Once the word is out overseas that you need to at least pretend to believe in tolerance and pluralism to enter the United States, would-be immigrants will wise up and make sure that they (and any acquaintances who might be interviewed about their application) pretend to believe. It’s the same problem at bottom that Trump’s Muslim ban had. If you’re determined to get in, it’s easy enough to lie on the key question. We needn’t make the perfect the enemy of the good, though, especially since this tighter individual scrutiny is Trump’s answer to criticism that his original Muslim ban was wildly overbroad. Some applicants will get weeded out this way either because they’re stupid or too principled to misrepresent their beliefs on their application. The net effect, I’d guess, is that immigrants from more liberal countries like those in Europe and South America will have an easier time getting in while immigrants from the Middle East and Africa will have a harder time. Republicans will be fine with that result.

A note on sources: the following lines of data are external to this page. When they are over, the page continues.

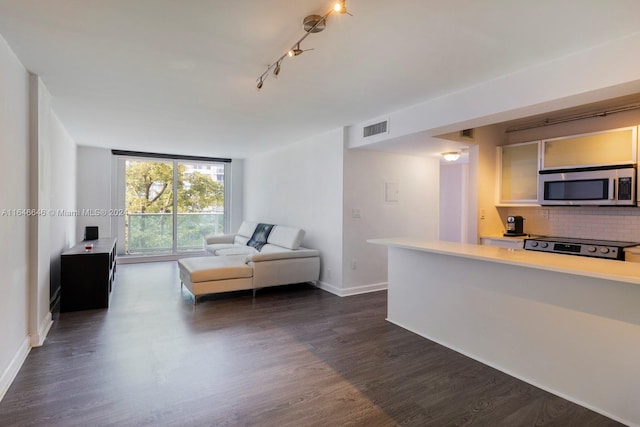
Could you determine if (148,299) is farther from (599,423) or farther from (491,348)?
(599,423)

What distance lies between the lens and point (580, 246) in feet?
11.6

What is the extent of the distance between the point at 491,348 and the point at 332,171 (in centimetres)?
304

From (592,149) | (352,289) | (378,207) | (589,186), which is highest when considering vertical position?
(592,149)

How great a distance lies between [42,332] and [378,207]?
4156 mm

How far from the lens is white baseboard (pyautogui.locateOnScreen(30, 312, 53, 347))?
117 inches

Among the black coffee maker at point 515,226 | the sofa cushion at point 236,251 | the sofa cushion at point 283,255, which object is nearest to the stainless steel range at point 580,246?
the black coffee maker at point 515,226

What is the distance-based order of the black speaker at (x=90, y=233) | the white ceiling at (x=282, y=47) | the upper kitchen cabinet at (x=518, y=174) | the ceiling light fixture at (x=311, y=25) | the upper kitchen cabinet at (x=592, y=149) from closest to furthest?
the ceiling light fixture at (x=311, y=25) → the white ceiling at (x=282, y=47) → the upper kitchen cabinet at (x=592, y=149) → the upper kitchen cabinet at (x=518, y=174) → the black speaker at (x=90, y=233)

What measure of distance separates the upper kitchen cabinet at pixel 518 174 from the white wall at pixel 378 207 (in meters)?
1.22

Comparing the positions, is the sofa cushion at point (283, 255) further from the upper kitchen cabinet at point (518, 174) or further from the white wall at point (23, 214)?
the upper kitchen cabinet at point (518, 174)

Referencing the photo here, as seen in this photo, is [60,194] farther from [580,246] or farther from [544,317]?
[580,246]

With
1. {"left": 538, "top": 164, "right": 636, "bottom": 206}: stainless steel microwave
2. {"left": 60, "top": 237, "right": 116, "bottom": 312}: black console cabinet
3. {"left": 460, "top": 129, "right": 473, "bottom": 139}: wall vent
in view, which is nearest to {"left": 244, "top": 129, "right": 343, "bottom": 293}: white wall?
{"left": 460, "top": 129, "right": 473, "bottom": 139}: wall vent

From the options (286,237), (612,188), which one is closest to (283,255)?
(286,237)

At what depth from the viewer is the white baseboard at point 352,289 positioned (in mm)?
4773

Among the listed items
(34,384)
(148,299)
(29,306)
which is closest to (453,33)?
(34,384)
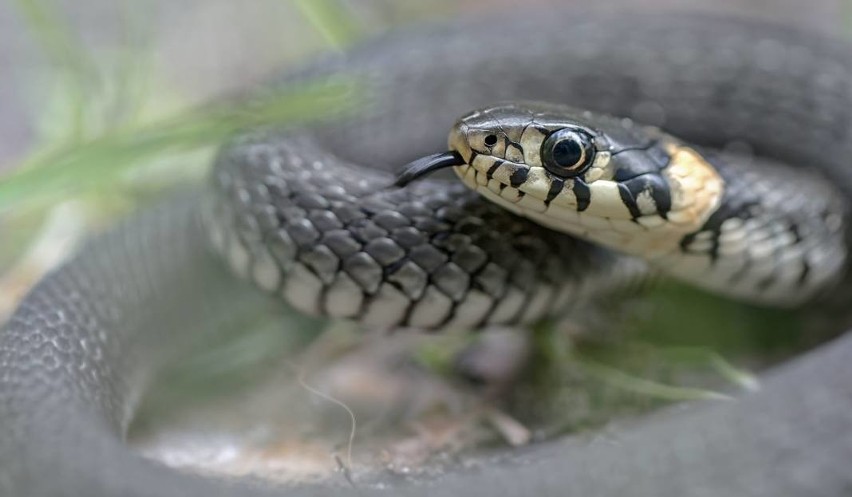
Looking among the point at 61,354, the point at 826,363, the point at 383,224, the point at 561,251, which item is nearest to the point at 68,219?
the point at 61,354

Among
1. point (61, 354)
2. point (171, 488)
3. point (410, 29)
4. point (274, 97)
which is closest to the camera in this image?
point (171, 488)

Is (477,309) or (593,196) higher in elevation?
(593,196)

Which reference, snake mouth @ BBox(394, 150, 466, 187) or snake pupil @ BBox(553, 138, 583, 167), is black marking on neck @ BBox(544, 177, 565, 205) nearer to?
snake pupil @ BBox(553, 138, 583, 167)

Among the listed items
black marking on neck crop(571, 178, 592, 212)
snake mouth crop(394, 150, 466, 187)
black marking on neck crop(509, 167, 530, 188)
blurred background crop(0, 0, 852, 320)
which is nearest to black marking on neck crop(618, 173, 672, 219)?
black marking on neck crop(571, 178, 592, 212)

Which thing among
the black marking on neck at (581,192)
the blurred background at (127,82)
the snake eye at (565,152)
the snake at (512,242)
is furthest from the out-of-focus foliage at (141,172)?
the snake eye at (565,152)

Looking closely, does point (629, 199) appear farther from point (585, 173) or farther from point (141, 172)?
point (141, 172)

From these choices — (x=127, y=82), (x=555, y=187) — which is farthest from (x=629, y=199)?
(x=127, y=82)

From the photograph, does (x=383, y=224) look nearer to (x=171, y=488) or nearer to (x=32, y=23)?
(x=171, y=488)
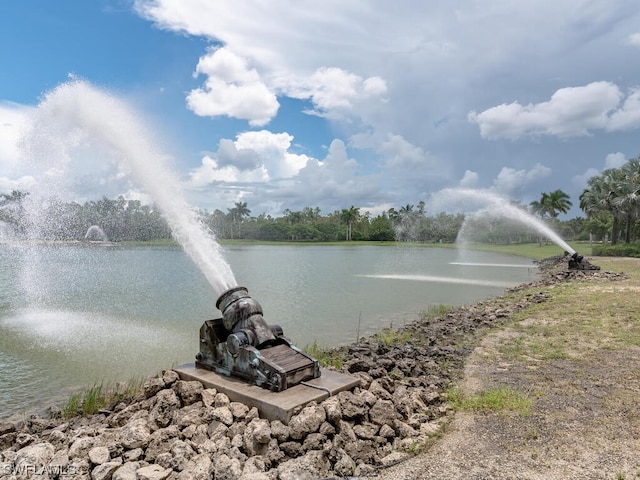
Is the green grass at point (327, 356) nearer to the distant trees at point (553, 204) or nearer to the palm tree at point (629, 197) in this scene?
the palm tree at point (629, 197)

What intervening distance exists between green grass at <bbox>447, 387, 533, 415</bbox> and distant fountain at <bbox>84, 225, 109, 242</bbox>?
6971 centimetres

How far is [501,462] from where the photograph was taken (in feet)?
17.9

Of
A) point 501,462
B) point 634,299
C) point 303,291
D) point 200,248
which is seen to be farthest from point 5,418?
point 634,299

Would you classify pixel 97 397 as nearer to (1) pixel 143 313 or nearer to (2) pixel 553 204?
(1) pixel 143 313

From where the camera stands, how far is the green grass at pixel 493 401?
7004mm

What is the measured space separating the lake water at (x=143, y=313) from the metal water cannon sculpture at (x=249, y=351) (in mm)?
3764

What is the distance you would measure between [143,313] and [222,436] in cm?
1339

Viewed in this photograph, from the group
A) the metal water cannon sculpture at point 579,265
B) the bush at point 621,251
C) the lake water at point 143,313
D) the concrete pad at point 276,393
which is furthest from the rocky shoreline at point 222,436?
the bush at point 621,251

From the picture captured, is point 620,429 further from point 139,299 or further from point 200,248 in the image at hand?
point 139,299

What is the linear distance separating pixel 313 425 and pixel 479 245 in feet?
317

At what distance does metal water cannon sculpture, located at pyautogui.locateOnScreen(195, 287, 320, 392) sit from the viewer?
6.70 meters

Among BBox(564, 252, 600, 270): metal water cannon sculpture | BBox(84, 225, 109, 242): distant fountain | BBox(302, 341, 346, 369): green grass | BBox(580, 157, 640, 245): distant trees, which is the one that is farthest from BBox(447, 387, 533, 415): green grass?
BBox(84, 225, 109, 242): distant fountain

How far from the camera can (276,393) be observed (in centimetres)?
645

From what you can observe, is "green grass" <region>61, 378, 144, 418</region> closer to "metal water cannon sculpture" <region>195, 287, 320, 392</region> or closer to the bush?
"metal water cannon sculpture" <region>195, 287, 320, 392</region>
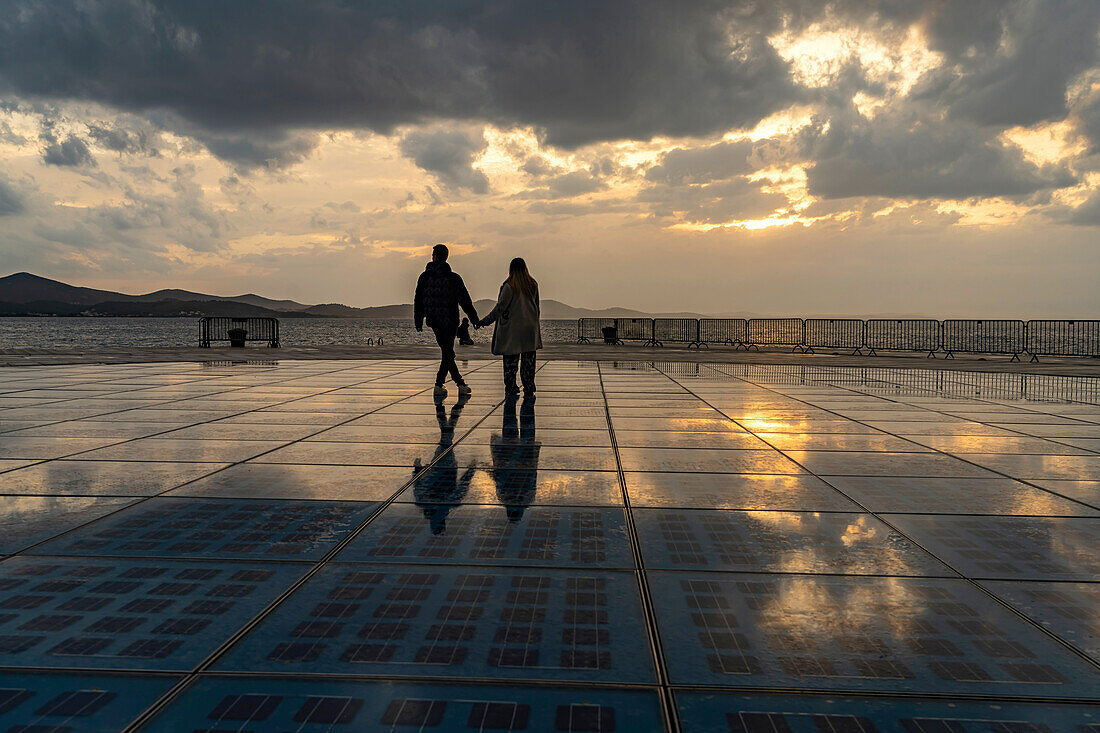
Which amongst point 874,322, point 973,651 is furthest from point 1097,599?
point 874,322

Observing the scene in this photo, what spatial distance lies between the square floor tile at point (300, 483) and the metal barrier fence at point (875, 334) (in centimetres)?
2398

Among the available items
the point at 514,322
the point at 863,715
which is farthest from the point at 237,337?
the point at 863,715

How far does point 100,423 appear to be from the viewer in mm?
8461

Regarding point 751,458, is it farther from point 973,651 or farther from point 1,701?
point 1,701

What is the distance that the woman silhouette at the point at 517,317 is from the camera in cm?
1105

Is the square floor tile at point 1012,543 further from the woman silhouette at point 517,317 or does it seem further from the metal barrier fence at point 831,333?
the metal barrier fence at point 831,333

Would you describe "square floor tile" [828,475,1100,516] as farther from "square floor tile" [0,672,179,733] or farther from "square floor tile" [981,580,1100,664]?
"square floor tile" [0,672,179,733]

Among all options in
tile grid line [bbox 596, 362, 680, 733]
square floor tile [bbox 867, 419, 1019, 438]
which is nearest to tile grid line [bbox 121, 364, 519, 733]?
tile grid line [bbox 596, 362, 680, 733]

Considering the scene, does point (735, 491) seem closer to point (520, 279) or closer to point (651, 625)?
point (651, 625)

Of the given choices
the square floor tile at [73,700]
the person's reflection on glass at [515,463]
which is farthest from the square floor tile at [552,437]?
the square floor tile at [73,700]

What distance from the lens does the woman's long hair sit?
11156mm

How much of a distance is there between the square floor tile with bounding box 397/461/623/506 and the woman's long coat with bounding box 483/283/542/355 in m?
5.04

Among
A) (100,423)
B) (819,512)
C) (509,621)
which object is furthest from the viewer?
(100,423)

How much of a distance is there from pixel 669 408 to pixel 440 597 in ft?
24.1
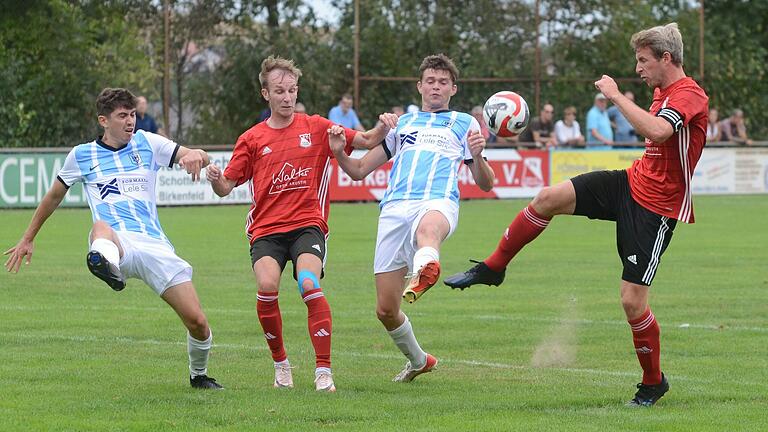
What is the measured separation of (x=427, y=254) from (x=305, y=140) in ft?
4.03

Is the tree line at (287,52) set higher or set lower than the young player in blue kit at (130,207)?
higher

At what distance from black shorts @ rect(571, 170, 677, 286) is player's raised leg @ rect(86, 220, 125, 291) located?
276 centimetres

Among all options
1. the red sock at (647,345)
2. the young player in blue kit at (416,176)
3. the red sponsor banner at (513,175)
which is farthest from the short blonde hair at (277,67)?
the red sponsor banner at (513,175)

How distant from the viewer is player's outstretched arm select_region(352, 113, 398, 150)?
8773mm

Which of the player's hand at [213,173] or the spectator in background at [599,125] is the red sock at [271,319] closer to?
the player's hand at [213,173]

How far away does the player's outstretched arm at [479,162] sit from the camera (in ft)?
28.3

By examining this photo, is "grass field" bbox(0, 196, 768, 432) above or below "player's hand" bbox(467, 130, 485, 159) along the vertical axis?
below

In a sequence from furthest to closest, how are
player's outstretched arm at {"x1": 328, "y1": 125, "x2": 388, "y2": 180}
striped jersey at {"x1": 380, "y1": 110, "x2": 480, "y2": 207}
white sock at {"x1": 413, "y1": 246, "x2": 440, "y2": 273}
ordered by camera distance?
player's outstretched arm at {"x1": 328, "y1": 125, "x2": 388, "y2": 180}, striped jersey at {"x1": 380, "y1": 110, "x2": 480, "y2": 207}, white sock at {"x1": 413, "y1": 246, "x2": 440, "y2": 273}

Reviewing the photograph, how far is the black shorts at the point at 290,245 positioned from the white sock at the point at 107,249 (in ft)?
3.02

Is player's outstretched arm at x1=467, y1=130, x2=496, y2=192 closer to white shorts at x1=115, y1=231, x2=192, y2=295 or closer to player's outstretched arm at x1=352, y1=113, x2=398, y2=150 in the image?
player's outstretched arm at x1=352, y1=113, x2=398, y2=150

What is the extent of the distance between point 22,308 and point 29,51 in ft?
60.9

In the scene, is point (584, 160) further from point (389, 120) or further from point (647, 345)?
point (647, 345)

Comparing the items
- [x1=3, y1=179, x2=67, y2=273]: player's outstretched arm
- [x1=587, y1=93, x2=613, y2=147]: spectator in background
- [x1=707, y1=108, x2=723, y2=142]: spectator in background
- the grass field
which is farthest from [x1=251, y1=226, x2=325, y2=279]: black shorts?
[x1=707, y1=108, x2=723, y2=142]: spectator in background

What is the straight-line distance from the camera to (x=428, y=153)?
8883 millimetres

Explain to me, though, how, say, the questions about “gay rights” are going to go. What’s the criteria for exclusion? If you believe that gays should be imprisoned? If you believe that they should be shunned? If you believe that they shouldn’t be allowed to marry? Because a lot of American evangelicals still hold that last position. This isn’t an academic question either: Any statutory change in policy would need to pass the Republican House, which isn’t going to sign off on an ideological test that might undermine some of its own base’s beliefs. (One of the most fascinating wrinkles of Trump’s populist nationalist takeover of the GOP is watching him soften the party’s line on gays.) Also, what happens to this policy once a liberal successor inherits it? “Intolerance” might be redefined to include an immigrant who opposes punishment for gays but believes that he himself shouldn’t be forced to cater a gay wedding on religious grounds. There’s a separate question too involving implementation. Questionnaires, interviews, social-media searches and other vetting take time and cost money. Is Trump imagining this sort of scrutiny only for select visitors from terror hot spots or otherwise intolerant cultures or is this going to be part of the standard review for anyone who wants a visa? He’s willing to pay big bucks to tighten the borders. I don’t know how many congressional Democrats or Republicans are.